The entry of Uber into the local car-for-hire businesses around the country has created a tension between the company, its taxi competitors, and the rules that localities have promulgated to regulate for-hire-vehicles. In all of these localities Uber has attempted to create as many exemptions from the regulations for itself, claiming that it is a technology company, with drivers as independent contractors, not a car-for-hire business.
In New York, Uber is seeking to pass legislation at the state level that would give the company a legal exemption from the need to comply with the Americans with Disabilities Act and to avoid the mandate of 50% accessible vehicles that the taxi industry must be in compliance with by 2020. The Assembly bill in question AB 9730 reads as follows:
“From a public policy standpoint, repeated waves of heavy fines levied against For-Hire Bases may have helped the City’s coffers, but it has failed to benefit the disabled community which is not being properly serviced. Therefore, it is important that a program be created that efficiently and equitably provide wheelchair users with transportation service. Such an outcome will be accomplished by creating a central dispatch, controlled by the city, which will dispatch wheelchair accessible vehicles throughout the City of New York. The described program ensures that wheelchair users actually receive their transportation services.”
Put simply, Uber wants to create a system to provide accessible cars-for-hire that would absolve it of any responsibility for following the current mandate for taxis—all in the interest of the disabled, of course. This is the latest example of Uber’s attempts to resist regulatory parity because of its business model.
Legal Challenges
What a number of outstanding legal challenges have revealed however, is that the Federal courts have looked at Uber’s claims with healthy skepticism. In New York’s Southern District, an antitrust lawsuit ensued with Judge Jed Rakoff observing: “The advancement of technological means for the orchestration of large-scale price-fixing conspiracies need not leave antitrust law behind.” (http://www.nytimes.com/reuters/2016/03/31/technology/31reuters-uber-tech-lawsuit.html?src=busln&_r=2)
What this means is that Uber cannot end-run the antitrust laws in claiming that its business model permits the orchestration of artificial pricing that puts competitors at risk. Uber could avoid the danger here by admitting something they are fighting to keep secret: For all their technological sophistication, they are at bottom a taxi service company.
Federal judges in Boston and Chicago have felt the same way. In the first instance, “U.S. District Court Judge Nathaniel Gorton on Thursday ordered the city of Boston to revise its taxi regulations within six months, and to give the court a good reason why the city shouldn’t be forced to regulate taxis and other ride-hailing services in the same way.”

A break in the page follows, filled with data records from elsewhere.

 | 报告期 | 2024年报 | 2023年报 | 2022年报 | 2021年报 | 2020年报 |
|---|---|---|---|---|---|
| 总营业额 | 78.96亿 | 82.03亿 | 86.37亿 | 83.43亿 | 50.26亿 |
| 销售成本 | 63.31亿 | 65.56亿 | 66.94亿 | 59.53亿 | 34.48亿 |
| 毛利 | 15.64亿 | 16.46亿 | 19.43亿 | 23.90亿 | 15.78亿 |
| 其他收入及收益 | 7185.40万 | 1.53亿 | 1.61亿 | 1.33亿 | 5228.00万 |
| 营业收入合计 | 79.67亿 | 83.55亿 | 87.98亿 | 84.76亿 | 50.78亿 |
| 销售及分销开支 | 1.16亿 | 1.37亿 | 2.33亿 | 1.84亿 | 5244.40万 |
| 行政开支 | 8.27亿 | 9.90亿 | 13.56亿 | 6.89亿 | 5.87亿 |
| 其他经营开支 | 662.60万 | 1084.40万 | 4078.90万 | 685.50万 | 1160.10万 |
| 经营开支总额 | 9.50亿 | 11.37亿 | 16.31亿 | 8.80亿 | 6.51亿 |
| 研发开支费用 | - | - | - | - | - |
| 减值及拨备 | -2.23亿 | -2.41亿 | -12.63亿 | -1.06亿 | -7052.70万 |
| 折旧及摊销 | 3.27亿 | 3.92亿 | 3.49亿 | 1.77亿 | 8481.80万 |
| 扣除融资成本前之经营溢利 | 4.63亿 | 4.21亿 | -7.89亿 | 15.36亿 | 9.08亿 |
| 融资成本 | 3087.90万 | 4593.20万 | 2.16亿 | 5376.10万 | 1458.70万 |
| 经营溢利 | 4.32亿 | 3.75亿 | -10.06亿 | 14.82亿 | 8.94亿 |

(https://www.boston.com/news/business/2016/04/02/judge-not-so-sure-uber-and-lyft-are-any-different-from-cab-companies)
In Chicago, “Differences in the rules that govern taxi operations and ride-sharing services in Chicago “appear utterly arbitrary,” a federal judge has concluded. In a written opinion, U.S. District Judge Sharon Johnson Coleman did not rule on the merits of allegations that the city is playing favorites by imposing more stringent requirements on taxi drivers than on their counterparts with such services as Lyft and Uber.” (http://www.chicagolawbulletin.com/Archives/2015/09/24/Taxis-Uber-Lyft-9-24-15.aspx)
What do all these legal rulings mean?
The implications from the federal judiciary are that equal protections under the law means that Uber and its imitators must be made to comply with the same rules that others in the car-for-hire business follow, irrespective of how technologically clever these companies may be.
Given the direction of the law, it should be incumbent on legislators to take the lead of insuring that all competitors follow the same rules and that fairness is imposed. Simply because a company like Uber is roughly valued at $51 billion does not mean that it should be exempted from the rules that so many of its competitors must follow.